行幸5 なによ、私だって娘なのに
源氏の君も内大臣も「玉蔓は実は内大臣の娘」ということは公式に言っていません。
でも、世間に知れわたってしまいました。あの近江の君もどこからか聞きつけて、弘徽殿女御(こきでんのにょうご)や兄弟たちに不満をぶつけます。
「父上は姫さまをひとり迎えるそうじゃない。お父様が二人もいて結構なこと。でも、あちらも母親が低い身分なんでしょ」
「おいおい、そんな話、口うるさい女房に聞かれたら...」
「黙って。こっちはみんな知っているんだから。尚侍(ないしのかみ)になるんでしょ。私だって、宮仕えのお話があるかもしれないと、並の女房もやらないことまで頑張ってやってますのに。女御さまも冷たいわ」
「尚侍ねぇ...欠員があったら、オレこそ願い出ようかと思っていたところさ」
「まあ、私をバカにして。数にも入らない者が来る屋敷じゃなかったのね。
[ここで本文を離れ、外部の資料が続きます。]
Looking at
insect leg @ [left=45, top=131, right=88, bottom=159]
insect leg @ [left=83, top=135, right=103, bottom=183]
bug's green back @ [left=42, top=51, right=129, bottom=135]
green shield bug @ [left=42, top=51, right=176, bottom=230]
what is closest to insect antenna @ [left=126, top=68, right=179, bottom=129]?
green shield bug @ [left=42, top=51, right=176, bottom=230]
大袈裟に私をこの屋敷に迎え入れて、それでいて私をバカにするんだから」
近江の君、自分がバカにされていることは知っているんですね。
それからというもの、近江の君は下働きの者でも嫌がる仕事を率先して行い
「あたしを尚侍に推薦してくださ~い」
と必死。
そんな近江の君について内大臣は
「気分がふさいでいる時は、近江の君を見ると気が紛れる😁」
と笑いの種にしているそうで。
次回から新しい章に入ります。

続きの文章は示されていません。